→ Task statement
In the stretch from the line that contains "Is the point at 225,176" through the end of the items, switch "nearer" to "closer" and leave everything else unchanged. Give back those lines only, without the pictures.

→ Dataset entries
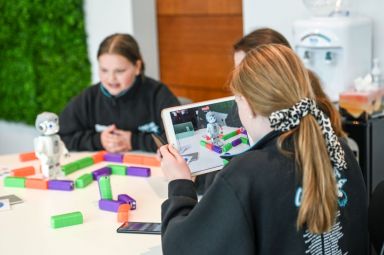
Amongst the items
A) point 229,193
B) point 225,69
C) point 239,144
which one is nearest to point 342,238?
point 229,193

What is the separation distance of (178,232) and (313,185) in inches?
12.8

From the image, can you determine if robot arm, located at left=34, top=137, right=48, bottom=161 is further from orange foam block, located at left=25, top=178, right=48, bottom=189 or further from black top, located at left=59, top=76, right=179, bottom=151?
black top, located at left=59, top=76, right=179, bottom=151

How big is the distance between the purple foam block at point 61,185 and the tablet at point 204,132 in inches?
19.3

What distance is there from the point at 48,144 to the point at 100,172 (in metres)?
0.22

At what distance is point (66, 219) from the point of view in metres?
1.79

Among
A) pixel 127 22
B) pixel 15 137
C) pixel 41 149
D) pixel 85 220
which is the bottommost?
pixel 15 137

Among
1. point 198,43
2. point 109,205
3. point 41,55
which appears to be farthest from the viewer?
point 41,55

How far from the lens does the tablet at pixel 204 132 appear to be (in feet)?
5.98

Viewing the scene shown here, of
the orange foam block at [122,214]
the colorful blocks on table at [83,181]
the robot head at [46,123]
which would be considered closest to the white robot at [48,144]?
the robot head at [46,123]

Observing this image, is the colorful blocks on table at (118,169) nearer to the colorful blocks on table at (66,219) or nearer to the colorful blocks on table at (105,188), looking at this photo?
the colorful blocks on table at (105,188)

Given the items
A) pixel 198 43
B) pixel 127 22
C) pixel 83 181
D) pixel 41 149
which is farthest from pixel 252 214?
pixel 127 22

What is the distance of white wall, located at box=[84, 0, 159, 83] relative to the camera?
4.10 metres

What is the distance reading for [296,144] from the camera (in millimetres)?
1363

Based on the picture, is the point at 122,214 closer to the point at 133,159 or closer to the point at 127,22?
the point at 133,159
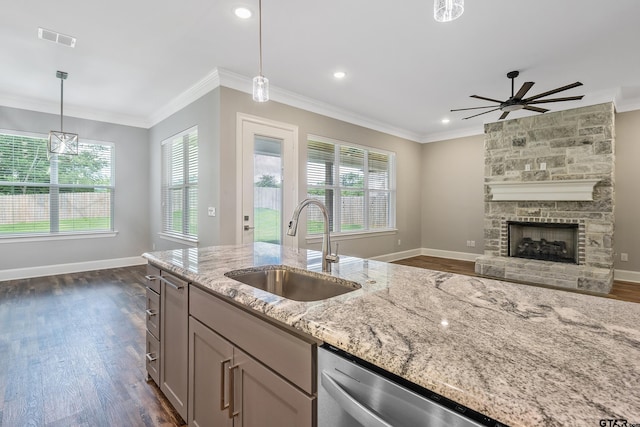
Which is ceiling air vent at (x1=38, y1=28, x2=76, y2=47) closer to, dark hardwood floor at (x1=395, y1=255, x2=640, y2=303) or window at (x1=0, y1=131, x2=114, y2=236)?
window at (x1=0, y1=131, x2=114, y2=236)

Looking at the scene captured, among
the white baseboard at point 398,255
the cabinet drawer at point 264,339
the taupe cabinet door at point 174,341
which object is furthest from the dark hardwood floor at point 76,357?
the white baseboard at point 398,255

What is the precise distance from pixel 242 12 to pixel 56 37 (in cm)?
196

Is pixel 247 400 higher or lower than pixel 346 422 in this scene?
lower

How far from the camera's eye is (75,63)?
3.62 metres

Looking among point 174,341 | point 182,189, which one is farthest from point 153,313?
point 182,189

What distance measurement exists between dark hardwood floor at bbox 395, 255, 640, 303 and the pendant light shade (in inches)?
180

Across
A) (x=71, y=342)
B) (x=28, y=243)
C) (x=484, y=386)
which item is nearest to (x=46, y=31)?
(x=71, y=342)

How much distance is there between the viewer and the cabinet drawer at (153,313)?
6.45 ft

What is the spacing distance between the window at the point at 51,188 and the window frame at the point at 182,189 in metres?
1.09

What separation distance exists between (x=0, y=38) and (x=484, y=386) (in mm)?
4712

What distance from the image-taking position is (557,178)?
4930 millimetres

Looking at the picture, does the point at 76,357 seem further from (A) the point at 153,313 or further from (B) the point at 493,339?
(B) the point at 493,339

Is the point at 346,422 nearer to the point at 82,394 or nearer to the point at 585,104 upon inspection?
the point at 82,394

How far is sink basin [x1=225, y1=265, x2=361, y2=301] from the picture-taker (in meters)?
1.51
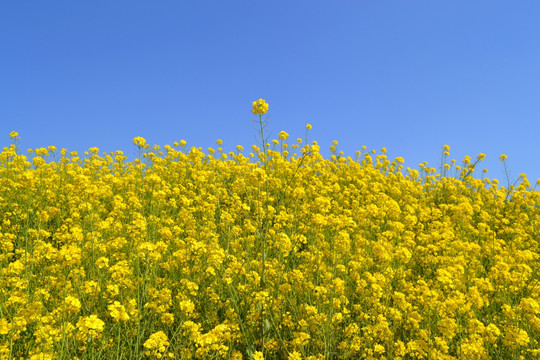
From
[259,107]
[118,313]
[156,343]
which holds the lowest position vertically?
[156,343]

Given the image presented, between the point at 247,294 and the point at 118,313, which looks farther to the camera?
the point at 247,294

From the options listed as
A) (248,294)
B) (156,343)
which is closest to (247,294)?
(248,294)

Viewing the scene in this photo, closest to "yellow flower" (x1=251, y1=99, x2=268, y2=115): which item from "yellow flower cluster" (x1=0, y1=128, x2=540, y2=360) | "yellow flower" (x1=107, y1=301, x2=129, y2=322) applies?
"yellow flower cluster" (x1=0, y1=128, x2=540, y2=360)

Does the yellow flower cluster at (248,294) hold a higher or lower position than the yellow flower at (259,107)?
lower

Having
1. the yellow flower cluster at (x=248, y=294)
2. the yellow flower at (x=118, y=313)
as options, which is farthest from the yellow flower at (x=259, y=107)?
the yellow flower at (x=118, y=313)

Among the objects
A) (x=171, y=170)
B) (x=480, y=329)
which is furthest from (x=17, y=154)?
(x=480, y=329)

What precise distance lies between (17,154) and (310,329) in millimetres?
8498

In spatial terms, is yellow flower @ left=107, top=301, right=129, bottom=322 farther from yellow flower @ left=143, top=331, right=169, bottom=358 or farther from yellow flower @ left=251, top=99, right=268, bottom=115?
yellow flower @ left=251, top=99, right=268, bottom=115

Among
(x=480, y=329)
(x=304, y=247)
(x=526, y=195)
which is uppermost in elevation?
(x=526, y=195)

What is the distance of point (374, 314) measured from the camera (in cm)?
377

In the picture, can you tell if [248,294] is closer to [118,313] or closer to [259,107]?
[118,313]

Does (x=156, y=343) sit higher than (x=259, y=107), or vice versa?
(x=259, y=107)

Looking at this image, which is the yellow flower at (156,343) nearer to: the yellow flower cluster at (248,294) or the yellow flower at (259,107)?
the yellow flower cluster at (248,294)

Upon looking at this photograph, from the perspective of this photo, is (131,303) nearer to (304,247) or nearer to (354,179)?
(304,247)
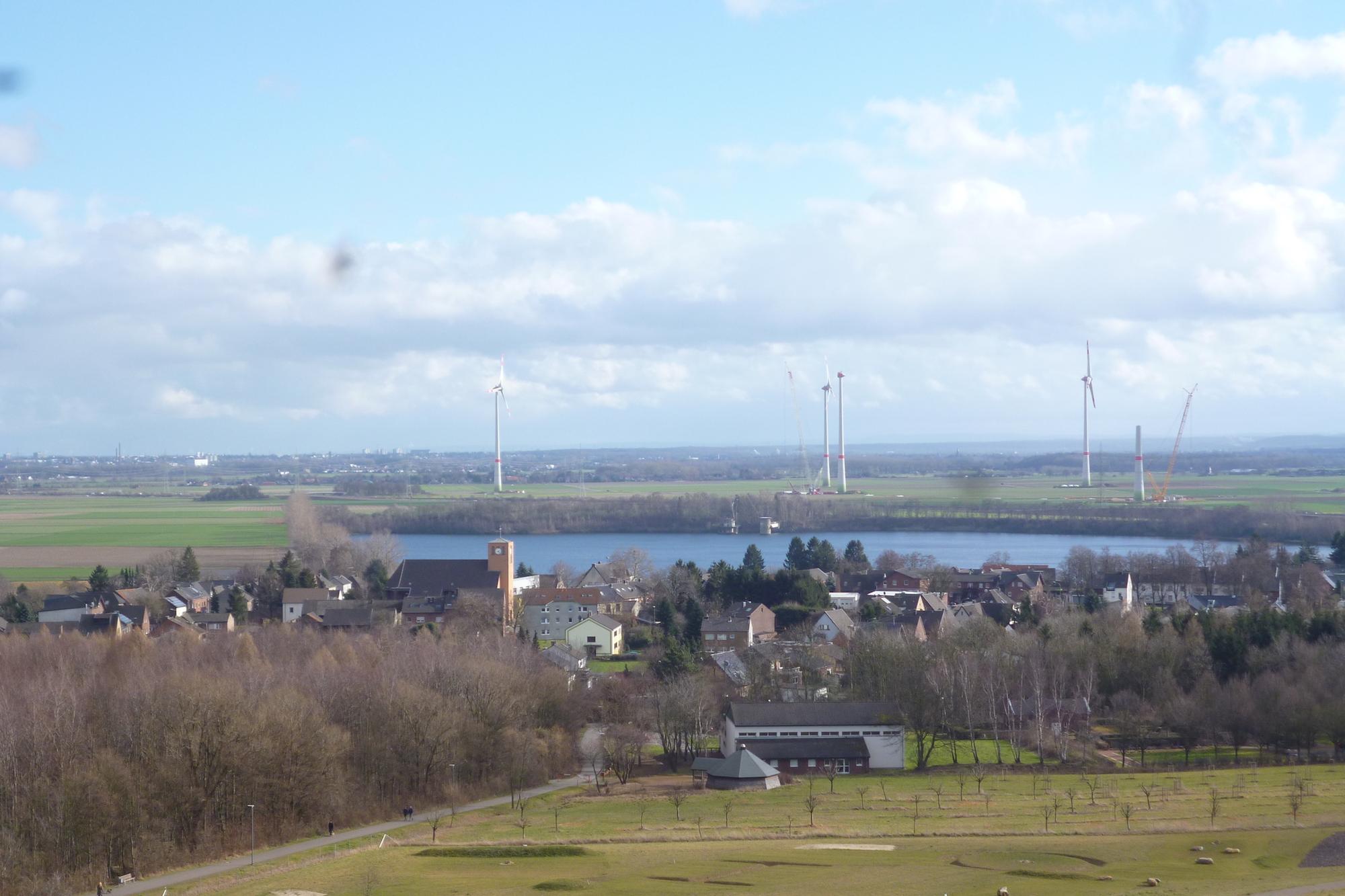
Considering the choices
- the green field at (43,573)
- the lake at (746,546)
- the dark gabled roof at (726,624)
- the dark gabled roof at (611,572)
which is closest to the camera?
the dark gabled roof at (726,624)

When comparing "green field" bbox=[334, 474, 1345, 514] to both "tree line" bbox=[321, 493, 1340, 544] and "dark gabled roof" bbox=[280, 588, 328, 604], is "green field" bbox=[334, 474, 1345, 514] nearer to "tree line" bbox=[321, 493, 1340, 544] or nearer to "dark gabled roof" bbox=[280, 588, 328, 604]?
"tree line" bbox=[321, 493, 1340, 544]

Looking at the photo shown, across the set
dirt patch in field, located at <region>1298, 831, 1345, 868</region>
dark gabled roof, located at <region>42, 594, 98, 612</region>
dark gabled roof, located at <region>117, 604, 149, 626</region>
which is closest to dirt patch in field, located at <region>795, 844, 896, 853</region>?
dirt patch in field, located at <region>1298, 831, 1345, 868</region>

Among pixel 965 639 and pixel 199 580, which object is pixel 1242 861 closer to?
pixel 965 639

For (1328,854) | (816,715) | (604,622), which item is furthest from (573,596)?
(1328,854)

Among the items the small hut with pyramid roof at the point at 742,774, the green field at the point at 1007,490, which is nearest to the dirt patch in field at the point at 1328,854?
the small hut with pyramid roof at the point at 742,774

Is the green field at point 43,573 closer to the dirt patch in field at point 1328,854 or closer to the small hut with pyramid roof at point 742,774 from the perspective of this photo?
the small hut with pyramid roof at point 742,774

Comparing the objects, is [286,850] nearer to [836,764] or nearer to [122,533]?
[836,764]
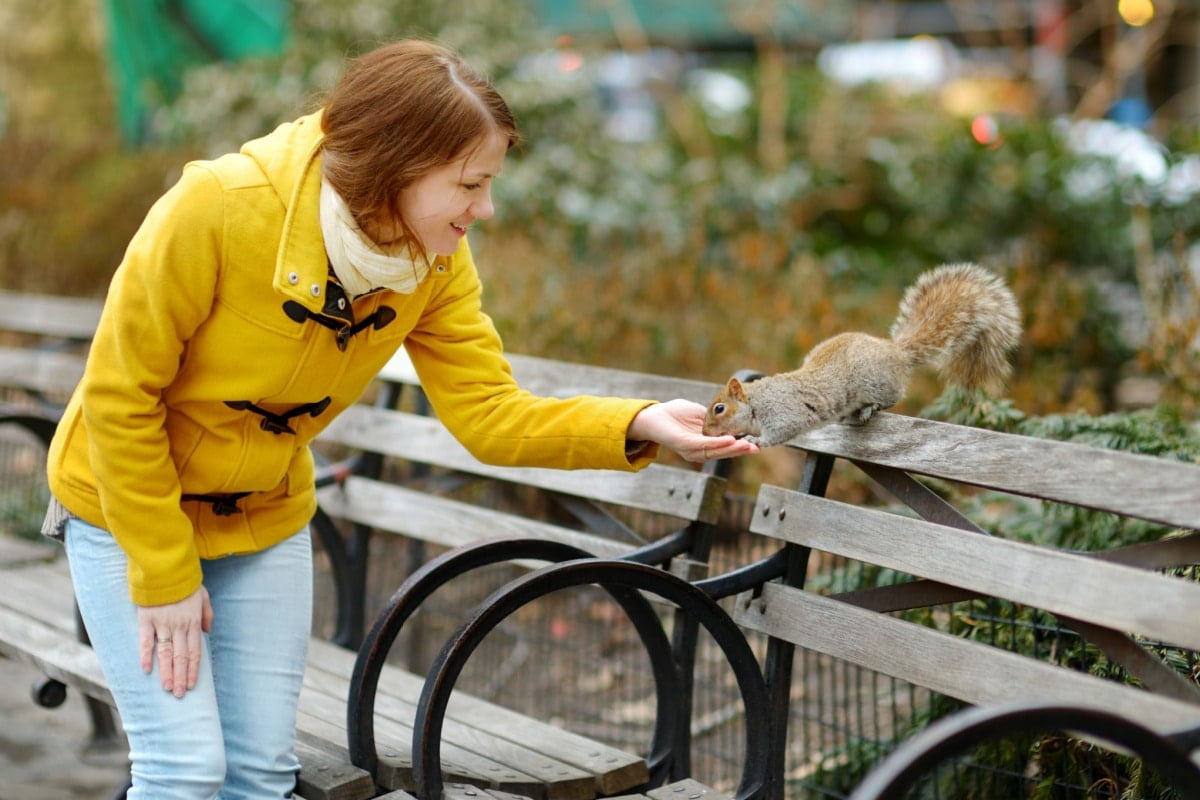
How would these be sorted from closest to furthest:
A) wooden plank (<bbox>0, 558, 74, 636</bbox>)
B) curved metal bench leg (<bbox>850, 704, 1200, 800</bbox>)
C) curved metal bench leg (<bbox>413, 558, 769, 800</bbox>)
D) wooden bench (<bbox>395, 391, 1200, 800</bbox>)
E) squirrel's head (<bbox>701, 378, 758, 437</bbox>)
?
curved metal bench leg (<bbox>850, 704, 1200, 800</bbox>)
wooden bench (<bbox>395, 391, 1200, 800</bbox>)
curved metal bench leg (<bbox>413, 558, 769, 800</bbox>)
squirrel's head (<bbox>701, 378, 758, 437</bbox>)
wooden plank (<bbox>0, 558, 74, 636</bbox>)

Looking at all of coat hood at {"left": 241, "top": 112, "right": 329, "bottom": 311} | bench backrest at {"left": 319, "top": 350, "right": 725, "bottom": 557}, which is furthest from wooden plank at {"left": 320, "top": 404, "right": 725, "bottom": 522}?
coat hood at {"left": 241, "top": 112, "right": 329, "bottom": 311}

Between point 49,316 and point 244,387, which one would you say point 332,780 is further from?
point 49,316

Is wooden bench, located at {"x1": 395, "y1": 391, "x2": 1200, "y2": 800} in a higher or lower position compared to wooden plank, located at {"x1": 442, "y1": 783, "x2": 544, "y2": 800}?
higher

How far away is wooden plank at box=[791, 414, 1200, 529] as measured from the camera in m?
1.91

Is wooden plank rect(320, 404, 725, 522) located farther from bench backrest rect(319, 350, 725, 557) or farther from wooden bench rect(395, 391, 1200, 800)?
wooden bench rect(395, 391, 1200, 800)

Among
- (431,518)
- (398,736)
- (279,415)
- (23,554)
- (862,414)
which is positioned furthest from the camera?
(23,554)

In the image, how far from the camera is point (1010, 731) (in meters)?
1.61

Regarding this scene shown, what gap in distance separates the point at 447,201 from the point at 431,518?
1.26 metres

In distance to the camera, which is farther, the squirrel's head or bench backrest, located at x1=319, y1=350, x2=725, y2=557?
bench backrest, located at x1=319, y1=350, x2=725, y2=557

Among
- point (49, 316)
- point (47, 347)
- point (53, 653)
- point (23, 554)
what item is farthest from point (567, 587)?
point (47, 347)

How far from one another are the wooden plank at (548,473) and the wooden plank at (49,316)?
1.38 metres

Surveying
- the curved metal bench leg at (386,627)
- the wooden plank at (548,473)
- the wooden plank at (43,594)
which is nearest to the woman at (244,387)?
the curved metal bench leg at (386,627)

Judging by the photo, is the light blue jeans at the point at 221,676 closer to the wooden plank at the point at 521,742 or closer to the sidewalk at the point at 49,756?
the wooden plank at the point at 521,742

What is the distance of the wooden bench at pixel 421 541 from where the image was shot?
2430 mm
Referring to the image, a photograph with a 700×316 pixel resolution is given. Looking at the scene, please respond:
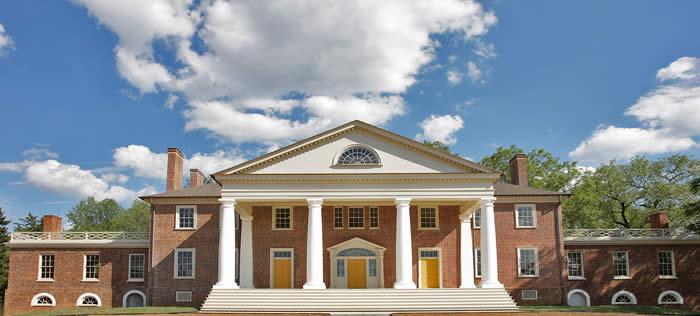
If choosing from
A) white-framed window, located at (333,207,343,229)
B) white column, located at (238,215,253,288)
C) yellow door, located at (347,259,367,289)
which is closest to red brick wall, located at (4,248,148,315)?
white column, located at (238,215,253,288)

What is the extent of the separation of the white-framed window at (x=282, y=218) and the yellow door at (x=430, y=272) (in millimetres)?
7436

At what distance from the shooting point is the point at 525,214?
111 feet

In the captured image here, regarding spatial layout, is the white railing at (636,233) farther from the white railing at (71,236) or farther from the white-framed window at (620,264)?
the white railing at (71,236)

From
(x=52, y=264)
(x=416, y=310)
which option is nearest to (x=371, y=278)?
(x=416, y=310)

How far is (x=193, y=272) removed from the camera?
3303cm

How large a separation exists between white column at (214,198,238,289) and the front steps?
1.63ft

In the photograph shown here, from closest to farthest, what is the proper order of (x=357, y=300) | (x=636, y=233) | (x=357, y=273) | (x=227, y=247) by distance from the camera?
(x=357, y=300), (x=227, y=247), (x=357, y=273), (x=636, y=233)

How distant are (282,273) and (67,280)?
1300 centimetres

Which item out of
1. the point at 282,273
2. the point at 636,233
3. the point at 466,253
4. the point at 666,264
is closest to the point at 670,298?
the point at 666,264

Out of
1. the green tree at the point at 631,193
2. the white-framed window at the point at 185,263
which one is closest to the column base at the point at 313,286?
the white-framed window at the point at 185,263

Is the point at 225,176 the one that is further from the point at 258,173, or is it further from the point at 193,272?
the point at 193,272

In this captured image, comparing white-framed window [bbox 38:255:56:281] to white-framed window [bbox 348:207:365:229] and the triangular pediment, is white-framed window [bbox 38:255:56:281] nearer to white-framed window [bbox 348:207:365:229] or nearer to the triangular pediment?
the triangular pediment

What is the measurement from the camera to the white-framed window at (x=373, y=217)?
32281 millimetres

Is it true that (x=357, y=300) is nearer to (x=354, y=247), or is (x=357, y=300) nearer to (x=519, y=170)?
(x=354, y=247)
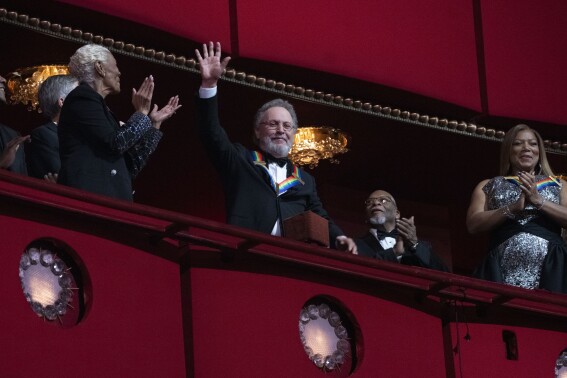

→ Written solution
Is the point at 225,176 the one that is further from the point at 258,173, or is it further from the point at 193,272?
the point at 193,272

In this captured image, comparing white-framed window [bbox 38:255:56:281] to white-framed window [bbox 348:207:365:229] and the triangular pediment, is white-framed window [bbox 38:255:56:281] closer to white-framed window [bbox 348:207:365:229] or closer to the triangular pediment?
the triangular pediment

What is the measurement from the camera to the white-framed window at (x=373, y=217)?
32281 millimetres

Is it true that (x=357, y=300) is closer to (x=354, y=247), or is (x=357, y=300) closer to (x=519, y=170)?
(x=354, y=247)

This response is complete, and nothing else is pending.